Gran parte di questa contrazione, però, non discende tanto dalla maggiore efficienza - che pure c’è - e da un robusto risparmio, quanto dal fatto che produciamo di meno: siamo un po’ più virtuosi, ma soprattutto più poveri.

In ogni caso, è fondamentale l’ottimizzazione dei consumi attraverso il risparmio e l’alta efficienza ed è quindi centrale la figura professionale dell’Energy Manager, che ha il compito di verificare i consumi, ottimizzandoli e cercando di far attuare interventi mirati all’efficienza energetica e all’uso di fonti rinnovabili. D’altra parte, della sua importanza si è accorto da tempo anche il legislatore, che ha previsto tale figura in più d’un atto (v. da ultimo il D.lgs. 102 del 4 luglio 2014).

Ovviamente il ruolo dell’Energy Manager può essere diverso a seconda della realtà in cui viene a calarsi: grandi aziende, amministrazioni pubbliche, PMI, piccole realtà quali condomini, scuole, centri commerciali ecc.; anche i compiti e la posizione in azienda potranno essere diversi, andando dal funzionario di alto livello, anche dirigenziale, nel caso della grande industria, al consulente esterno, fino al dipendente che si occupa anche di energy management. Va da sé che ogni situazione potrà essere diversa.

Ciò che accomuna i ruoli sono le competenze/conoscenze, varie e variegate, che egli deve possedere: si va dalla conoscenza delle tecnologie, dei processi, degli impianti, nel loro complesso e nelle loro singole operazioni unitarie, dei macchinari e degli edifici per poter sapere il dove, il come, il perché, il quando intervenire al fine non solo di massimizzare l’efficienza energetica, ma di ottimizzare il relativo bilancio costi/benefici, cosa che presuppone conoscenze anche di economia.
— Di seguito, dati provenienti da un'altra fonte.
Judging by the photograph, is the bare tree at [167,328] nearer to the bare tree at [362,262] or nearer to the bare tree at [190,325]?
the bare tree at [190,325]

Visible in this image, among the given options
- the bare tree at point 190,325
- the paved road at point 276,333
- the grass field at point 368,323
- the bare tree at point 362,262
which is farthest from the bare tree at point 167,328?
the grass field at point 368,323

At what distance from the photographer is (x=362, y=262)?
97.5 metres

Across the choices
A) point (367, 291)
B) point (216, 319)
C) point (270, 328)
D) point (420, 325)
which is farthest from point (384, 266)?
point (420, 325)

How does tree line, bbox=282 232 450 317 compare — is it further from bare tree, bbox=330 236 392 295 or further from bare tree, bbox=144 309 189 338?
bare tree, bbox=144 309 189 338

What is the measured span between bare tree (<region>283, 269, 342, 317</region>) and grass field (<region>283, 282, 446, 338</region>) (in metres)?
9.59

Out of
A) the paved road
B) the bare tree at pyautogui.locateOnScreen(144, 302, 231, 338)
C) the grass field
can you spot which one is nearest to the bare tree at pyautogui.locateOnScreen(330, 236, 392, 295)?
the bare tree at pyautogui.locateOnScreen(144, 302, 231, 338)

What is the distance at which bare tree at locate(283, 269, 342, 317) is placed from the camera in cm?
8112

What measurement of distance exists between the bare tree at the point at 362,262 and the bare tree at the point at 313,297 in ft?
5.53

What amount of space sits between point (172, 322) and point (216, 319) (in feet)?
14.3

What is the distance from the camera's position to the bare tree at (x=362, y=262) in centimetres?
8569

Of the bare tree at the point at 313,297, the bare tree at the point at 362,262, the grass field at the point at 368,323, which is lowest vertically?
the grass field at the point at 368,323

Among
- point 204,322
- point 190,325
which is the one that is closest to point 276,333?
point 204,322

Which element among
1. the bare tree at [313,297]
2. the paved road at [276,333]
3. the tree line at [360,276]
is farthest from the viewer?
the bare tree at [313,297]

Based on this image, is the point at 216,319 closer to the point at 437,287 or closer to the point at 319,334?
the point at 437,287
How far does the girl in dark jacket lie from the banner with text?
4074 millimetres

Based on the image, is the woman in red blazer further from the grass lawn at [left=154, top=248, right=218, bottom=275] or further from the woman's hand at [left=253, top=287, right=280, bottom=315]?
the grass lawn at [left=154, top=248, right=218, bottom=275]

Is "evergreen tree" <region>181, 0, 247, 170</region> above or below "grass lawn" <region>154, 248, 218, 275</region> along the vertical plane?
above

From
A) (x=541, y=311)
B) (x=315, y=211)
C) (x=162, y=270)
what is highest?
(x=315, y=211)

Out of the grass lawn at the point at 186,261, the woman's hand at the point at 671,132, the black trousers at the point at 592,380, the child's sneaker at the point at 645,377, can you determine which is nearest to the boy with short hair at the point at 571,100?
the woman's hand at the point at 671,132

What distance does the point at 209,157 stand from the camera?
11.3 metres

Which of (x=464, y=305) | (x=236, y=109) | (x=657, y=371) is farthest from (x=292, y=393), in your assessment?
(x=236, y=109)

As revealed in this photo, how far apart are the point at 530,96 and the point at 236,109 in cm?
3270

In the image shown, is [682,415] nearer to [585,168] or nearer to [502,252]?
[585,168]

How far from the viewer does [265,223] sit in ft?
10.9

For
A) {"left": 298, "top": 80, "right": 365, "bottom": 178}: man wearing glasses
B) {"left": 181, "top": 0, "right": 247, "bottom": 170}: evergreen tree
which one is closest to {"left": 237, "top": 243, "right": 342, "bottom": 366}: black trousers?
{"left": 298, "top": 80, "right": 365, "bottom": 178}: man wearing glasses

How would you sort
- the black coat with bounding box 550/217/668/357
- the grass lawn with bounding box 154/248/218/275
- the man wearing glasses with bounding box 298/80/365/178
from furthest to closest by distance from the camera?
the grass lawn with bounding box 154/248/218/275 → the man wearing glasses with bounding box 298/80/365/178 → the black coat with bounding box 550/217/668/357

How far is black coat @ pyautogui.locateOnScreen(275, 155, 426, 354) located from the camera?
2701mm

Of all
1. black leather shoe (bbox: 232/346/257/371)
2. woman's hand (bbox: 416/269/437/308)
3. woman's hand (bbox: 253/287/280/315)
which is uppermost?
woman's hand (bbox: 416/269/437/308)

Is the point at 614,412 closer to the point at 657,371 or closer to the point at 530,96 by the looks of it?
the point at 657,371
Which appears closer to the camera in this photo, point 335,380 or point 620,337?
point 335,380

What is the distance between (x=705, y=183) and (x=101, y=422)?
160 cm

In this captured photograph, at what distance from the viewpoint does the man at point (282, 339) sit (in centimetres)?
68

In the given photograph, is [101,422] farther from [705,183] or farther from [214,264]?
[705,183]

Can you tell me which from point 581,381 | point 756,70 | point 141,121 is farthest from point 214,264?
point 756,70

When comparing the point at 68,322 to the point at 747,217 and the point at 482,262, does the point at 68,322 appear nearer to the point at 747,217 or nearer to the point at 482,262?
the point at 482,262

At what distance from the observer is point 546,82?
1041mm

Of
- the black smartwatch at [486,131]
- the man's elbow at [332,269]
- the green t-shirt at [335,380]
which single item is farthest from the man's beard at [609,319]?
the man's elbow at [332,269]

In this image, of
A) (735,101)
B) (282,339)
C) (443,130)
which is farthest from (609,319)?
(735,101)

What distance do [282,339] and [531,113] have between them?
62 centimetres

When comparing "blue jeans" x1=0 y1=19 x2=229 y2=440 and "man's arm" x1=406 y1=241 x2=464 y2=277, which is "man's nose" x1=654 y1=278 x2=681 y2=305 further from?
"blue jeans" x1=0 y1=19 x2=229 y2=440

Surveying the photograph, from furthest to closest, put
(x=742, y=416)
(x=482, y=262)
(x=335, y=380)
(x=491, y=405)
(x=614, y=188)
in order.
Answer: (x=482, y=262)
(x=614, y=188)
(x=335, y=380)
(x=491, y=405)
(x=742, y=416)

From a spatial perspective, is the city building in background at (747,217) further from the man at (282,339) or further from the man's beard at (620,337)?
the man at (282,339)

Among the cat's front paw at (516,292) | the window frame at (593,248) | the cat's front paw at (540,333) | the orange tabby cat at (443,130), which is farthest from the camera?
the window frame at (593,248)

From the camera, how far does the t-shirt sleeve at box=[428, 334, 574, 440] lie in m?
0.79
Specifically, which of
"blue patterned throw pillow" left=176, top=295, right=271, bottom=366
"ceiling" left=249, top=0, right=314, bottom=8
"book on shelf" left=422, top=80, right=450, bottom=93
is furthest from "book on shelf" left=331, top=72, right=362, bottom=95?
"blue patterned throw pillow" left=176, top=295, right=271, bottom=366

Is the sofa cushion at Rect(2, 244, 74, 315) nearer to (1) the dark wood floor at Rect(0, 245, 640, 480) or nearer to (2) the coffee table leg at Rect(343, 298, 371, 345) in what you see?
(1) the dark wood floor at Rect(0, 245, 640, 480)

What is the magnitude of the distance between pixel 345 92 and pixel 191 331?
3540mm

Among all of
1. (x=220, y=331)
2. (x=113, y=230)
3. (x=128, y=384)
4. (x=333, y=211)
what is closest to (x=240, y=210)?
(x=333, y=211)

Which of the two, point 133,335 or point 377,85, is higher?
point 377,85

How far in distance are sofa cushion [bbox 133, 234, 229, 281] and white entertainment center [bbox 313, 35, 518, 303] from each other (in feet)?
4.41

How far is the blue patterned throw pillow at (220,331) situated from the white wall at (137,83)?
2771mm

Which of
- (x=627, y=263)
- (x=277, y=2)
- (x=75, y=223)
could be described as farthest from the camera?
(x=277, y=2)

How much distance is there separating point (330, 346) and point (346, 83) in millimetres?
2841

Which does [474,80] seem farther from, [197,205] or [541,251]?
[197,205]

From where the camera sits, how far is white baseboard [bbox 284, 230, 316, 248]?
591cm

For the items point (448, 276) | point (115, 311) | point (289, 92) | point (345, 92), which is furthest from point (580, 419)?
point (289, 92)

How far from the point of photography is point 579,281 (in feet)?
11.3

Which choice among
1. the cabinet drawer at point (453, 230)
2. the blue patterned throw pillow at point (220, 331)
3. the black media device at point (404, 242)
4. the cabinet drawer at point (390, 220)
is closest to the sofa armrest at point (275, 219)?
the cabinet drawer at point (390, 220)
Deve avere infine, per definizione, solide basi di energetica.

A fronte di uno scenario di questo tipo si pone il libro di Nino Di Franco, Energy Management, edito dalla Franco Angeli (2015).

Consta di ben 600 pagine, suddivise in 18 capitoli che spiegano i “Fondamenti per la valutazione, la pianificazione e il controllo dell’efficienza energetica”.

La cosa importante, accanto alla chiarezza espositiva, alla precisione del linguaggio, alla numerosità delle figure e dei grafici, al rigore delle formule e dei passaggi matematici, è la presenza di esempi ed esercizi, senza i quali, come ogni ingegnere sa, la teoria rischia di rimanere un bel castello di astrazioni mentali, cosa che, se può andare ancora bene ad un matematico o ad un fisico teorico, non è certo utile nella vita professionale quotidiana, che presenta sempre problemi concreti e diversi da risolvere.

Si passa quindi dall’analisi costi-benefici alla diagnosi energetica, dagli isolamenti termici alla combustione, al recupero di calore e alla refrigerazione, al riscaldamento, alla gestione di componenti, all’illuminazione, alla cogenerazione, per citare alcuni degli argomenti trattati.

In conclusione, è un volume che assomma in sé alcune delle caratteristiche del “testo” e quelle del “manuale”, e che ogni aspirante al patentino o neofita Energy Manager dovrebbe avere sugli scaffali della propria biblioteca professionale.